We had lunch at the Austrian Hospice – I can’t deny that they do a pretty good cheese and ham toastie – before climbing to the roof to look out over Jerusalem.
Continuing along the Via Dolorosa, we stopped off at the Armenian pottery shop run by the Karakashian brothers – money was spent
On to the Church of the Holy Sepulchre – this time coming down from the roof via the Ethiopian monastery.
We continued to St James’ Armenian cathedral. Although we knew it would be closed, we hoped we could sneak in – we couldn’t, although the custodian did let us into the courtyard.

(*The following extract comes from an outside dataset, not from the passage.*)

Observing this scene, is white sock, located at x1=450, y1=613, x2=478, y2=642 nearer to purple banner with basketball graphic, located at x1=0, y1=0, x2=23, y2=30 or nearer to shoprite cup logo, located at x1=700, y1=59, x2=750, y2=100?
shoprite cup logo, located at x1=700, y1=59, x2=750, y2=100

We had left Dormition Abbey off the agenda yesterday so decided to visit today. Built in 1911 at the place of the tomb of Mary (if you’re a Latin Catholic that is – we visited the Orthodox site yesterday and neither take much account of Ephesus!). The church was very busy – with lots of people scribbling furiously in notepads. We have no idea why.
Walking back to our hotel via the bullet holed Zion gate and through Jaffa gate we felt that we had done as much as could be expected. There had been so much to take in and we needed time to assimilate facts and rationalise our responses.
Tomorrow could be more of the same …. We’ll see!